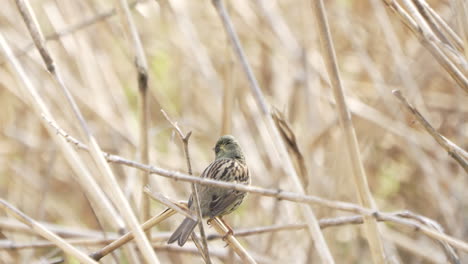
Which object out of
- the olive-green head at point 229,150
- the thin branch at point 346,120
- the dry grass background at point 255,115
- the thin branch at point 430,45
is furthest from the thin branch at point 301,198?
the dry grass background at point 255,115

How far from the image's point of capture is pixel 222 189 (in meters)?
1.98

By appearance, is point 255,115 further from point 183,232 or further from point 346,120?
point 346,120

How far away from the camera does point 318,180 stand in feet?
10.5

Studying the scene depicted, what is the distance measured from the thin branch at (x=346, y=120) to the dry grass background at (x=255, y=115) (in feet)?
4.39

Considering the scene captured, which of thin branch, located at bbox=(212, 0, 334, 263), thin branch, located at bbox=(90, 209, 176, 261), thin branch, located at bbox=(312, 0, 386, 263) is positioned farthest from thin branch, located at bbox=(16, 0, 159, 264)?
thin branch, located at bbox=(312, 0, 386, 263)

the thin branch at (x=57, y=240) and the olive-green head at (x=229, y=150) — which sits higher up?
the olive-green head at (x=229, y=150)

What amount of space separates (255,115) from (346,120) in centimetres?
204

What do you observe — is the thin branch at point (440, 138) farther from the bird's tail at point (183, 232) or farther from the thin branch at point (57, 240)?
the thin branch at point (57, 240)

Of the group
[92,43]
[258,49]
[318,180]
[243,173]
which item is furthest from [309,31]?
[243,173]

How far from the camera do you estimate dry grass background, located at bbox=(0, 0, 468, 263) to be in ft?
10.6

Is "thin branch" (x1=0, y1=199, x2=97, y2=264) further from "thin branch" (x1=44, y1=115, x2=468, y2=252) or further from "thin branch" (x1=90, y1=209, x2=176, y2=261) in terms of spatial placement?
"thin branch" (x1=44, y1=115, x2=468, y2=252)

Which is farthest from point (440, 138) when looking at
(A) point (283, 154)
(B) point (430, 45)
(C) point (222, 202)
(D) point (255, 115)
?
(D) point (255, 115)

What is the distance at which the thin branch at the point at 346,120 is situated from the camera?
1.50 m

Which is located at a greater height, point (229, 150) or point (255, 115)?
point (255, 115)
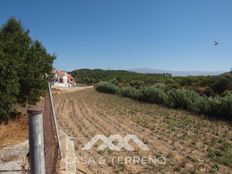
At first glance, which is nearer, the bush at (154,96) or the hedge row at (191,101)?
the hedge row at (191,101)

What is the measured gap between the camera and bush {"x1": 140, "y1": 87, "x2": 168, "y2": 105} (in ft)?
70.8

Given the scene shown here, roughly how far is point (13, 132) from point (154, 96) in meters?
14.9

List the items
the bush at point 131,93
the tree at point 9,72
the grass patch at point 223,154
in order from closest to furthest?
the grass patch at point 223,154 < the tree at point 9,72 < the bush at point 131,93

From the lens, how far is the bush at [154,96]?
21.6 m

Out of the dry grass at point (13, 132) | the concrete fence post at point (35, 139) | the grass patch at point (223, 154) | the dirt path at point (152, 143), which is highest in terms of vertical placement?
the concrete fence post at point (35, 139)

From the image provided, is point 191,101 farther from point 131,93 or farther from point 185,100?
point 131,93

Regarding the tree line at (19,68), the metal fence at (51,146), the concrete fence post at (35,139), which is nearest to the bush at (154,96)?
the tree line at (19,68)

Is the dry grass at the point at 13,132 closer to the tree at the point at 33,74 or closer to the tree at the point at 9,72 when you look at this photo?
the tree at the point at 9,72

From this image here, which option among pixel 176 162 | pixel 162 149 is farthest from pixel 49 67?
pixel 176 162

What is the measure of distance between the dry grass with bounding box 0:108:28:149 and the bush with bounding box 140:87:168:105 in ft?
39.8

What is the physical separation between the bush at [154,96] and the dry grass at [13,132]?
1214 centimetres

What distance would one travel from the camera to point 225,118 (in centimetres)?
1424

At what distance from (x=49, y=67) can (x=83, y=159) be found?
869 centimetres

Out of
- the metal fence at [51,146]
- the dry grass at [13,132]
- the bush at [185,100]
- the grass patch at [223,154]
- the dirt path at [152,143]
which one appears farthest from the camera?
the bush at [185,100]
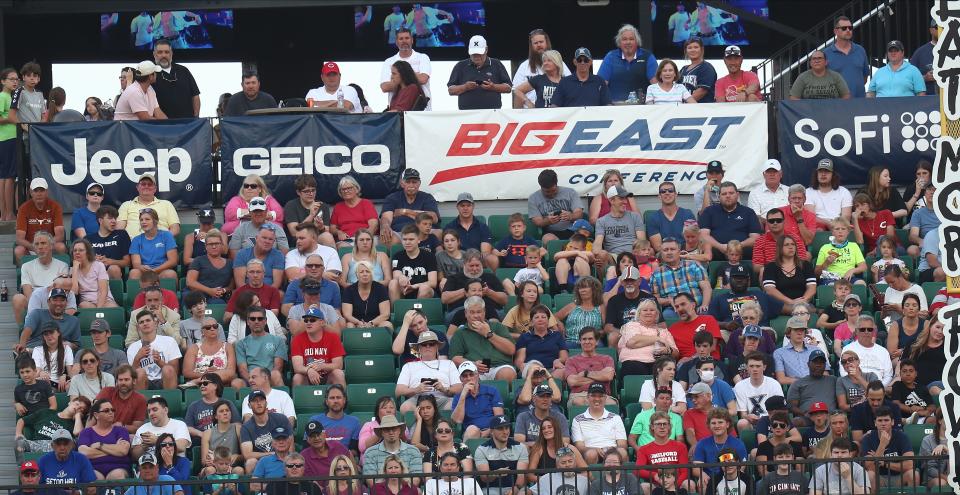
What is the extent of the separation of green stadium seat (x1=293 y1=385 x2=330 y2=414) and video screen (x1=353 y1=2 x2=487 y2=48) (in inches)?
453

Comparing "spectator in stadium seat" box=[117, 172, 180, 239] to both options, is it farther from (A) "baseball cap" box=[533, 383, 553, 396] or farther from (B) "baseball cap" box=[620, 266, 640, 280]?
(A) "baseball cap" box=[533, 383, 553, 396]

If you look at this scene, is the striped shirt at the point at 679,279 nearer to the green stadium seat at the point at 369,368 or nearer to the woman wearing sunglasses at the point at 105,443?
the green stadium seat at the point at 369,368

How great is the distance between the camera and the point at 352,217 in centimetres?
2148

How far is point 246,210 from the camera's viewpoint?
21.3 m

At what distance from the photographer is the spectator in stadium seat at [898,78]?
76.3 feet

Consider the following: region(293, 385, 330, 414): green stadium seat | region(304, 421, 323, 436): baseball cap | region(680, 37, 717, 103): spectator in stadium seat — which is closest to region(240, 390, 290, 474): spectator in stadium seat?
region(304, 421, 323, 436): baseball cap

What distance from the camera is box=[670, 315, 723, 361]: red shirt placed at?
1898cm

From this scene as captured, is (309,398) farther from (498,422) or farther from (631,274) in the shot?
(631,274)

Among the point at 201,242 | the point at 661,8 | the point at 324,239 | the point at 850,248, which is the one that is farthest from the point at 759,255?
the point at 661,8

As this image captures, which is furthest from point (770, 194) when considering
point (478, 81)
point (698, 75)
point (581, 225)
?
point (478, 81)

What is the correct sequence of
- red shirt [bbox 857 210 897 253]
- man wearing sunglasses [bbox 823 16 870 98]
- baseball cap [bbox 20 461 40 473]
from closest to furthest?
baseball cap [bbox 20 461 40 473] → red shirt [bbox 857 210 897 253] → man wearing sunglasses [bbox 823 16 870 98]

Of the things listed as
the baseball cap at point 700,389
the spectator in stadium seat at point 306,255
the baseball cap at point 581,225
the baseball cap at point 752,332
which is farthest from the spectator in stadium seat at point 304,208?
the baseball cap at point 700,389

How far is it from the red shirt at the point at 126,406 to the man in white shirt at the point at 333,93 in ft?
20.3

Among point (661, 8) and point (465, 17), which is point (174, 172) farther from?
point (661, 8)
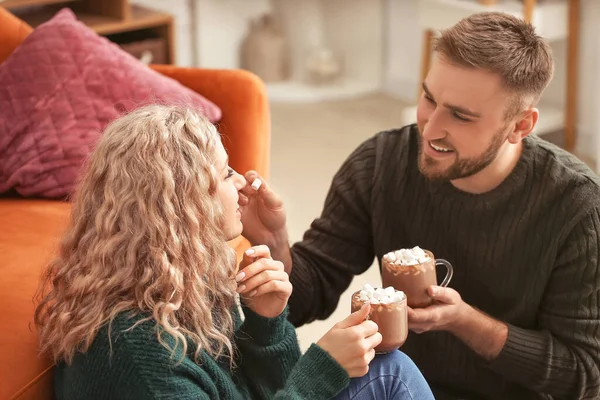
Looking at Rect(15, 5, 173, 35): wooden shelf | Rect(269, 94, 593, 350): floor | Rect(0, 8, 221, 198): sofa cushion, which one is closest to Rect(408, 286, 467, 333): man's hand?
Rect(0, 8, 221, 198): sofa cushion

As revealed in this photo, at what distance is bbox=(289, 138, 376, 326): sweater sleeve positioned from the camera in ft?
6.14

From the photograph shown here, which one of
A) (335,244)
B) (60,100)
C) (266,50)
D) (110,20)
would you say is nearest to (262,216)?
(335,244)

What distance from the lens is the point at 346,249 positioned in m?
1.92

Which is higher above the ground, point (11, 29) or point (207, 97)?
point (11, 29)

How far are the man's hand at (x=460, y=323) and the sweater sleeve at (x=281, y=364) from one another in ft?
0.74

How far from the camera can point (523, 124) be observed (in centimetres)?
174

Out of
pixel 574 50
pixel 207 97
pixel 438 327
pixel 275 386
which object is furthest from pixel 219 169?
pixel 574 50

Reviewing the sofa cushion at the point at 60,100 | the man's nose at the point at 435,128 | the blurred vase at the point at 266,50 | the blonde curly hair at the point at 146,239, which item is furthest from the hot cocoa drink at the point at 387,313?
the blurred vase at the point at 266,50

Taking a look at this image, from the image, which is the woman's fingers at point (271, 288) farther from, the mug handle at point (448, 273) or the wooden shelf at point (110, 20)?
the wooden shelf at point (110, 20)

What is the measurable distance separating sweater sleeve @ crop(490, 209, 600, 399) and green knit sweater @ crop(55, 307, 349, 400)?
432 mm

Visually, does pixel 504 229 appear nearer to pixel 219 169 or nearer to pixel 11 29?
pixel 219 169

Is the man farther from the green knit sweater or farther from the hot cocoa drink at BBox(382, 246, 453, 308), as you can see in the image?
the green knit sweater

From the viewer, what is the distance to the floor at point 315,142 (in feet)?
11.3

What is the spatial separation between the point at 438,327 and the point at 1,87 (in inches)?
49.7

#### PROBLEM DETAILS:
Extract every line from the one containing "What is the measurable" to the end of the entries, including both of those lines, exactly as given and with nothing added.

#### EXERCISE OUTPUT:
What is the measurable distance separating sweater sleeve @ crop(490, 209, 600, 399) and green knit sweater @ crop(55, 307, 349, 400)?
432 mm

Visually, does pixel 504 229 appear nearer to pixel 219 169 or nearer to pixel 11 29?
pixel 219 169

Is the man farther from the green knit sweater or farther from the hot cocoa drink at BBox(382, 246, 453, 308), as you can see in the image?
the green knit sweater

From the viewer, what is the distance to the floor at point 315,142 (in feet)?
11.3

What is the spatial separation between the point at 438,327 and the point at 1,87 (in inches)?
49.7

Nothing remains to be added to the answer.